Start of Materials provided
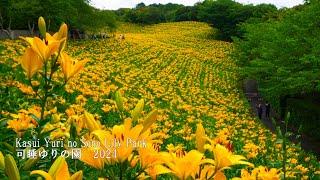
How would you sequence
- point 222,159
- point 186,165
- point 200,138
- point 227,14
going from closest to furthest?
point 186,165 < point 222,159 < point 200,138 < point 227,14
End of Materials provided
Start of Materials provided
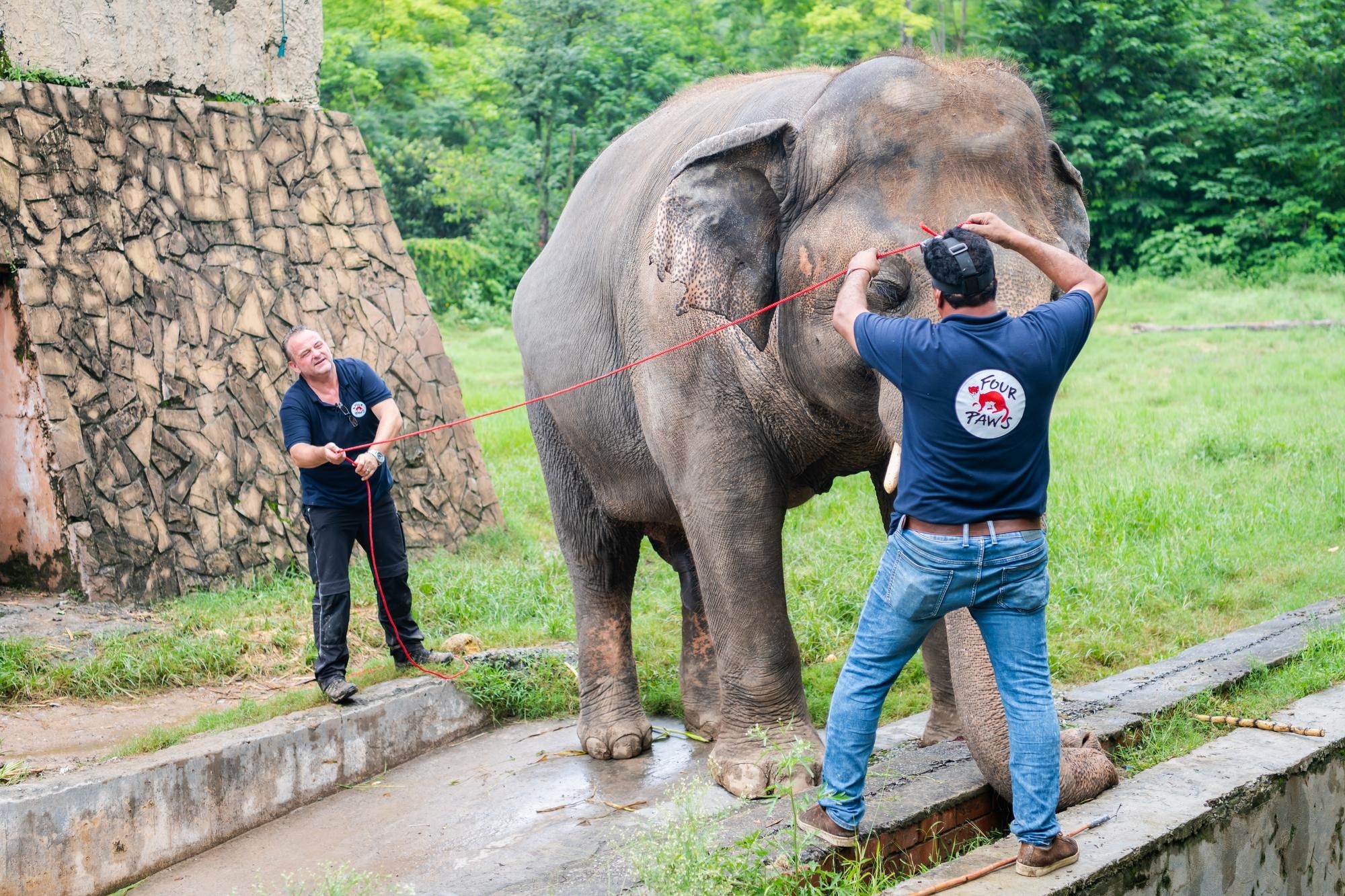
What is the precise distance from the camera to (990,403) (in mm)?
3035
End of Materials provided
Reproduce verbatim the stretch of the entries above from the line containing "How would you sequence" through the line containing "point 186,165 <", including both of those lines.

How would you sequence
- point 222,159
- point 186,165
- point 200,138
- point 227,14
going from closest to furthest?
point 186,165 < point 222,159 < point 200,138 < point 227,14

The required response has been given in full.